Earlier this year, I met my first archnemesis in my new neighborhood. She and I accompanied our daughters to school at around the same time every morning, but while I pushed my then-2-year-old in a stroller, she put her 6- or 7-year-old on the back of an electric scooter and zipped along the brick sidewalks at 15 miles per hour. More than once, she almost ran us over.After a particularly close encounter a few blocks from home, I’d had enough. I released my inner native New Yorker, disturbing the genteel Georgetown corner with a stream of profanity. She sped away unbothered and proceeded to park her scooter directly in the middle of our driveway.For weeks, she kept up this routine: After dropping off her daughter at school, she’d park her scooter in our driveway. If it had been her personal scooter, my husband and I would have tossed it into the Potomac. But alas, all we could do was drag it to the curb as it beeped furiously in protest and then file complaints with Lime, the e-scooter rental company. To their credit, Lime seems to have taken our complaints seriously. I have not seen this psychopath on a scooter in some months.

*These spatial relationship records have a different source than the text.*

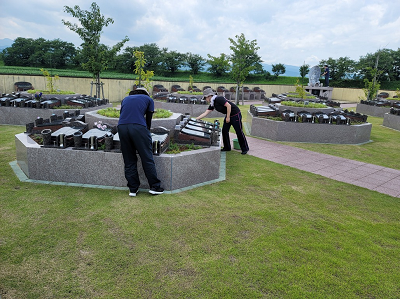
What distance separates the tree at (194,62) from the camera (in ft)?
144

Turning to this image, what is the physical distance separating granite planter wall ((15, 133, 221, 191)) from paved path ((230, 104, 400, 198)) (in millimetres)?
3553

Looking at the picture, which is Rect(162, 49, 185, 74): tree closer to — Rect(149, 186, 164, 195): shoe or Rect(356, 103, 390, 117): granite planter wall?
Rect(356, 103, 390, 117): granite planter wall

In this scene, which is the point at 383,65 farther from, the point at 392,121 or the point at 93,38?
the point at 93,38

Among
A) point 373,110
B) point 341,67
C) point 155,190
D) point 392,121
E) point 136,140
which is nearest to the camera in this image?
point 136,140

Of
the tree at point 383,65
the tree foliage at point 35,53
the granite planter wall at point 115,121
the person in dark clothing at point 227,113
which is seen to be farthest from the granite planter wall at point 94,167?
the tree at point 383,65

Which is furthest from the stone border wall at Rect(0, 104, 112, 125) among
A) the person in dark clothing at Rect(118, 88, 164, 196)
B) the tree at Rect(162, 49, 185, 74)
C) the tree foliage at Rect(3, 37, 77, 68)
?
the tree at Rect(162, 49, 185, 74)

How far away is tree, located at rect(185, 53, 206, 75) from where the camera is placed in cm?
4375

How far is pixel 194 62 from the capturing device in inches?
1730

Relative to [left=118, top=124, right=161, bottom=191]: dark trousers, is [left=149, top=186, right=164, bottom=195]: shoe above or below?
below

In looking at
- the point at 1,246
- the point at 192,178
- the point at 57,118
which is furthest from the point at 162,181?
the point at 57,118

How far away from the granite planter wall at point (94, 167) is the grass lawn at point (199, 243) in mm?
309

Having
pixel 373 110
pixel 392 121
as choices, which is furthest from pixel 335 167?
pixel 373 110

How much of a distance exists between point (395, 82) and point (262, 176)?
4351 cm

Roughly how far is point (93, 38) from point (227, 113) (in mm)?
11073
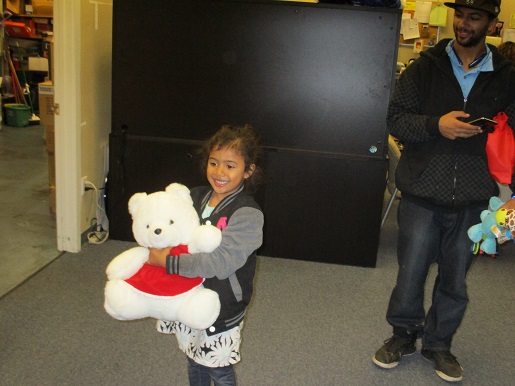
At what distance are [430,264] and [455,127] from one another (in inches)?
23.8

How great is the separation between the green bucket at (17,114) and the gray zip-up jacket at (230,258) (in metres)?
6.50

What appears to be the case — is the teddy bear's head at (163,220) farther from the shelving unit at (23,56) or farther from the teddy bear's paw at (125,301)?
the shelving unit at (23,56)

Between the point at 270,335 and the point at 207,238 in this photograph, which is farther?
the point at 270,335

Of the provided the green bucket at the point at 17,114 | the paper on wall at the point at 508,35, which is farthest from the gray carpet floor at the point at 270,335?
the green bucket at the point at 17,114

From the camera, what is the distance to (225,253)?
143 cm

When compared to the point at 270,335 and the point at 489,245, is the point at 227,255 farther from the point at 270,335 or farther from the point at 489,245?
the point at 270,335

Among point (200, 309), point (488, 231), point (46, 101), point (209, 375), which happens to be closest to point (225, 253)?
point (200, 309)

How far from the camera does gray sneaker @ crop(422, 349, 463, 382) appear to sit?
2287 millimetres

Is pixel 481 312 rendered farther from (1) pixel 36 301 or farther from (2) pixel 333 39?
(1) pixel 36 301

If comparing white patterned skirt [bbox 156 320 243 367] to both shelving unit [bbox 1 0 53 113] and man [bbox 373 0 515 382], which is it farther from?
shelving unit [bbox 1 0 53 113]

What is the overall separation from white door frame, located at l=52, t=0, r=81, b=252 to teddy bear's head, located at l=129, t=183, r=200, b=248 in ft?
6.27

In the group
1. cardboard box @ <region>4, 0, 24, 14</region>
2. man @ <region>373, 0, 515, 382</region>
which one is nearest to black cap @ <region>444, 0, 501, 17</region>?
man @ <region>373, 0, 515, 382</region>

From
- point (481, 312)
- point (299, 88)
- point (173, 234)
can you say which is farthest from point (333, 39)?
point (173, 234)

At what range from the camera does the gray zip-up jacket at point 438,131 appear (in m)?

Even as Washington, D.C., crime rates have fallen, casual everyday lawlessness is ascendant in the city’s most affluent enclaves, thanks especially to this winter’s snowstorms. Trusting that the government wouldn’t fine them, homeowners throughout Georgetown never bothered to shovel the snowcrete from their sidewalks, leaving the rest of us to slip and slide and struggle — until one industrious mom threw up her hands and paid to have all of P Street shoveled. Others, frustrated by the lack of street parking, began parking their cars on the sidewalk and never stopped after the snow melted.